Here we present an investigation of carrier diffusion through poly-CdTe using a novel photoluminescence (PL) imaging technique. Our results reveal that the grain boundaries in this material are relatively transparent to exciton diffusion and that a network of deep acceptor states can actually assist hole transport over long distances at low temperatures (~80 K). The identification of preferential pathways for carrier transport and direct correlation with the microstructure and impurity distribution provides greater insight into the electrical properties of polycrystalline materials.

Results

PL imaging technique

We use a new PL imaging technique to observe the extent to which carriers diffuse from a singular point of photogeneration. The general concept of the approach is shown in Fig. 1. A laser beam is focused to a 1-μm spot incident on the sample (Fig. 1a). PL produced by radiative recombination of the photoinjected carriers is simultaneously collected by an objective lens over a large area of the sample and is projected onto a Si charge-coupled device (CCD) camera (Fig. 1b). Thus, PL is accurately mapped to the location of carrier recombination rather than the point of photogeneration, and an image of the spatial distribution of PL surrounding the point of photocarrier injection is generated instantaneously without scanning (Fig. 1c). Conventional cathodoluminecence and electron beam-induced current techniques, on the other hand, assign all carrier recombination or collection to the point at which they were generated, which does not preserve spatial diffusion information7,8. Decoupling the carrier generation and PL collection mechanisms in the present technique therefore has the advantage that it yields a true indication of how far carriers have diffused before they recombine. Observation of PL from a grain adjacent to one in which carriers are photoinjected provides unambiguous evidence that carriers have diffused across the grain boundary. A discontinuous change in the PL intensity from one grain to the next, as depicted in the schematic illustration in Fig. 1c, would otherwise suggest that carriers are at least partially blocked from diffusing across the grain boundary. Finally, a key feature of this technique is that it uses a tunable liquid crystal filter, placed between the objective lens and CCD camera, to detect only within narrow wavelength ranges (5–10 nm) such that PL from defect states can be imaged independently from band edge luminescence. This feature permits the observation of defect-mediated carrier diffusion.

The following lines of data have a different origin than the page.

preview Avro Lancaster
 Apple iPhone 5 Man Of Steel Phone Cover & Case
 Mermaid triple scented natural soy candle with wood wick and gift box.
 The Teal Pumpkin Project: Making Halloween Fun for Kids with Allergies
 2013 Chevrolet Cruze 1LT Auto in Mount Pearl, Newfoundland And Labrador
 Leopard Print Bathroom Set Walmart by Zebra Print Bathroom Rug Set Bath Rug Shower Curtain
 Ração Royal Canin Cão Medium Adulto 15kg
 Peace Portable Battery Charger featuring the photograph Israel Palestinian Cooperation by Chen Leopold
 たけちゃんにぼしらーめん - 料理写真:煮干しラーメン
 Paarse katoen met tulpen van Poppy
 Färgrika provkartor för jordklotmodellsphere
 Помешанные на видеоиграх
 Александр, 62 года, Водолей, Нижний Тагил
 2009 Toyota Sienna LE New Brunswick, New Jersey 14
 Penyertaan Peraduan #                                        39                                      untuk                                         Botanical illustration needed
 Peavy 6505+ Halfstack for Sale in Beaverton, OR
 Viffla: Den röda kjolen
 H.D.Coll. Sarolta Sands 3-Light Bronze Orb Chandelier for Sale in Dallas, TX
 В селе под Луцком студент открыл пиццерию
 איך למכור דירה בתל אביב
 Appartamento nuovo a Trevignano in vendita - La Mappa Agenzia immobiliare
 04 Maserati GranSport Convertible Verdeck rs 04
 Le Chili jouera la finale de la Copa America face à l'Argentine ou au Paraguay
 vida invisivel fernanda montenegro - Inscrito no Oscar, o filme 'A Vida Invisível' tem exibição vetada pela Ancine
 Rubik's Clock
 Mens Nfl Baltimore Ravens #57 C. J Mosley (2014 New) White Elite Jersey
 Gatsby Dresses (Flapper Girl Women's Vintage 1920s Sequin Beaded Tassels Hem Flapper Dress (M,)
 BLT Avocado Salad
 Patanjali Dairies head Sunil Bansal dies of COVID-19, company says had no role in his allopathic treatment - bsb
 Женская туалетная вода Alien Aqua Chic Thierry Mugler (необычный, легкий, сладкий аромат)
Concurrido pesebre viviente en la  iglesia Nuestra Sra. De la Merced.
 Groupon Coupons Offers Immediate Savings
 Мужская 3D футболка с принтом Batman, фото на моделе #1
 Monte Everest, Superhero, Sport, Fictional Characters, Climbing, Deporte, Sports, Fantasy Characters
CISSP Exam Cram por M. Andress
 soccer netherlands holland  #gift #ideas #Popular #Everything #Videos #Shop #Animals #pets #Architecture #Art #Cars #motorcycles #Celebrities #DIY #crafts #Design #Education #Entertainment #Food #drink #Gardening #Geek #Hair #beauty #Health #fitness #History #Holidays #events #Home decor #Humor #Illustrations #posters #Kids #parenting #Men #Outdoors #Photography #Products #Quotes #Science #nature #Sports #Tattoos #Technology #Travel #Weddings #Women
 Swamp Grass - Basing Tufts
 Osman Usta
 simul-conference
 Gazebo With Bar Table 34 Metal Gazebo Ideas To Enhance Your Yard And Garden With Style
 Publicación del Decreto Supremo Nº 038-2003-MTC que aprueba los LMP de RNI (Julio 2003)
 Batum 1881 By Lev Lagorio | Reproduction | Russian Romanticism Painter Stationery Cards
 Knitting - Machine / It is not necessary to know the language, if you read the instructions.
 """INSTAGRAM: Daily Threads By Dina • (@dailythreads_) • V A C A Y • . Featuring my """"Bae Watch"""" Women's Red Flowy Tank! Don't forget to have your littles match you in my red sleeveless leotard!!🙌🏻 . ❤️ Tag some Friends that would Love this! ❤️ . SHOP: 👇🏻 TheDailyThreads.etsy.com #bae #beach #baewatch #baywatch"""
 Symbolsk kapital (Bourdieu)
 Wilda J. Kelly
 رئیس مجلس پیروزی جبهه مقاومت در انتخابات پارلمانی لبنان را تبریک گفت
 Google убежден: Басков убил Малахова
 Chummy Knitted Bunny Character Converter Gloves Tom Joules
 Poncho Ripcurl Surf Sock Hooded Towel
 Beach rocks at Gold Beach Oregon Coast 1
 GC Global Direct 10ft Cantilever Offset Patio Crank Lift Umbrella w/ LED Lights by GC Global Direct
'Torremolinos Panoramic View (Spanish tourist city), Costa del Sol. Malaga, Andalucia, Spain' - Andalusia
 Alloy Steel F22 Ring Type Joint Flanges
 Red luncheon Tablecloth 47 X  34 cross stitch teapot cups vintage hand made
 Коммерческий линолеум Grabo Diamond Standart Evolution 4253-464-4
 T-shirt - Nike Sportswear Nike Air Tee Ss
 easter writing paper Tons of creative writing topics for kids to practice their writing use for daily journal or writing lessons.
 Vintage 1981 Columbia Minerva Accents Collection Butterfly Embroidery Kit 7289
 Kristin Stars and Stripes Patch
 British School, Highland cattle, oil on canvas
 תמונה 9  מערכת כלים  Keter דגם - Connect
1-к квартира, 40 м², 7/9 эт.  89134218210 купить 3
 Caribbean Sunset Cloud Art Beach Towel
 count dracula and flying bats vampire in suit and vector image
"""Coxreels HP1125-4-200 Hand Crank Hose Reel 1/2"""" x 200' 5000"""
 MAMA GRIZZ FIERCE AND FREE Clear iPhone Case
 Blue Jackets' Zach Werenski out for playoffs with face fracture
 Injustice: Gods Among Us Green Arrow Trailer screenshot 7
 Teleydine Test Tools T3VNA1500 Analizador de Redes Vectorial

Figure 1: Schematic of PL imaging measurement approach.
figure 1

(a) Cross-sectional view. Carriers are photogenerated in a single grain with a focused laser beam. (b) Beam path of experimental set-up. The resulting PL excited with a focused laser beam is collected from a large area of the sample with an objective lens and is imaged onto a Si CCD camera. (c) An illustrative schematic of a PL image showing how carrier interaction with grain boundaries might affect the PL intensity in adjacent grains.

PL of poly-CdTe

The time-integrated PL spectrum of a CdCl2-treated poly-CdTe film measured at 80 K, similar to those used in CdTe solar cells, is shown in Fig. 2a. It features a shallow acceptor bound exciton peak9 at 1.582 eV (783 nm) and a broad low-energy defect-related band centred at 1.42 eV (865 nm) that is typically observed in CdTe PL spectra. The low-energy band consists of a zero phonon line and multiple phonon replicas. The mass extracted from the diamagnetic shift of this band under applied magnetic fields up to 57T matches that of a free electron, indicating that the associated deep states are acceptors (see Supplementary Fig. S1). This assignment of a free electron to acceptor transition is consistent with previous reports6,10. Copper forms a neutral acceptor state (CuCd) in CdTe with a binding energy of ~146 meV (ref. 6). It is a common impurity in CdTe source material and is also introduced into our sample within a thin Cu1.4Te adhesive layer between the glass/Mo substrate and poly-CdTe film. Secondary mass ion spectrometry measurements detect a constant Cu concentration of 1019 cm−3 throughout the thickness of the poly-CdTe film. As similar spectra are observed in our as-grown poly-CdTe films (before CdCl2 treatment), the Cu acceptor is probably the primary state involved in the low-energy transition. Chlorine introduced into the sample on CdCl2 treatment may also form a deep acceptor A-centre complex with a nearest neighbour Cd vacancy and contribute to the low-energy PL as well10. Time-resolved PL (TRPL) measurements, displayed in Fig. 2b, indicate a fast radiative lifetime (~100 ps) for the bound excitons, which is consistent with other measurements in the literature11. However, the broad low-energy peak exhibits a much longer radiative lifetime (25 ns). This lifetime is similar to the low temperature decay times from bound N cluster states in dilute GaAs1−xNx in which carriers trapped at deep states are forced to either radiatively recombine from the trap state or hop/tunnel to a nearby low-energy state12,13.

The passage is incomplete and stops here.